Europe set for higher altitudes
This is an exciting time for business aviation in Europe, as echoed last month during EBACE17. Europe has quality aircraft priced correctly and good market conditions that are attracting the western buyer—great news for the European seller. Last year, the best fiscal year in our company’s 55-year history, Europe accounted for approximately 20% of our annual transactions.
The recent election of a new president in France is beginning to chip away at some of the uncertainty surrounding the European business aviation sector’s longevity. In addition, the recent German, French and United Kingdom high stock markets results are also paving the way for transactions. These conditions, along with the euro increasing while the US dollar continues to fall, has flushed Europe with motivated sellers. What this means is Europe has plenty of sellers with aircraft that are attractive to buyers in the region and in North America, and sellers that can benefit from the current currency situation.

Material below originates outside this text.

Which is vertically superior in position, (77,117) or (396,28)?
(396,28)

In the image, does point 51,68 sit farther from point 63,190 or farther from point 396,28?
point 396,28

We continue to look to Europe for supply for the short term, but long term all indicators point to it remaining the sector’s second largest market overall. Our 2016 Market Forecast predicts that 15% of new aircraft deliveries will be headed to Europe between 2016 and 2025 (1,182 units).
Driven by pre-owned transactions
Jetcraft continues to see strong business transactions occurring for pre-owned aircraft. This bodes well for Europe as it continues to have a healthy inventory of aircraft that meet the desired specifications of buyers. The majority of the demand for European aircraft is coming from North America at the moment.
The inventory from Europe is strong – young, well-equipped, well managed aircraft with good infrastructure for support. In addition, there are still adequate levels of selection in most models. Overall, aircraft eight years and younger are moving quicker than others, and tend to be in favor primarily because there is an attractive price difference from a new aircraft, making them the more efficient buyer’s choice. In addition, buyer’s European aircraft sweet spot is being fueled by mid-size and super mid-size jets that are just coming out of warranty.
It is hard to predict the impact Brexit will have, as it still is bit premature to fully recognize how it will influence Europe’s business aviation industry. However, since the announcement of Brexit, Britain has seen an increase in the number of billionaires with 14 more in the UK alone than in 2016 – bringing the total number to 134. This in turn, contributes toward an increase in the region’s potential customer base.
We are seeing HNW buyers in their 30s and 40s executing many transactions. This is good news for the sector, as younger buyers will most likely execute future trades and aircraft upgrades. This also spotlights the ongoing integrity of business aviation and the type of experience private aviation provides its clients. Flying private is resonating with this generation, keeping our industry and its offerings very relevant.
Time to take ADS-B seriously
There is an increasing urgency for private aircraft owners to comply with what looks to be the final and firm deadline of January 1, 2020. Waiting until 2019 will put most owners on the back side of a power curve. Aircraft for sale will most likely fulfill their obligation to ensure a market-compliant asset.
Must-read: 73% of US jets not ADS-B compliant
For older aircraft (10+years), moving from ground radar and navigational aids to the expensive equipment able to execute precise tracking using satellite signals may turn out to be the catalyst for retiring these fleets as they have reached their economic useful life.
Despite our strong FY 2016, the market bounce back has not yet occurred in Europe. Overall, what we can say is that the global business aviation market today is much more predictable than it recently has been. The question is not if, but when Europe will become a strong demand market again.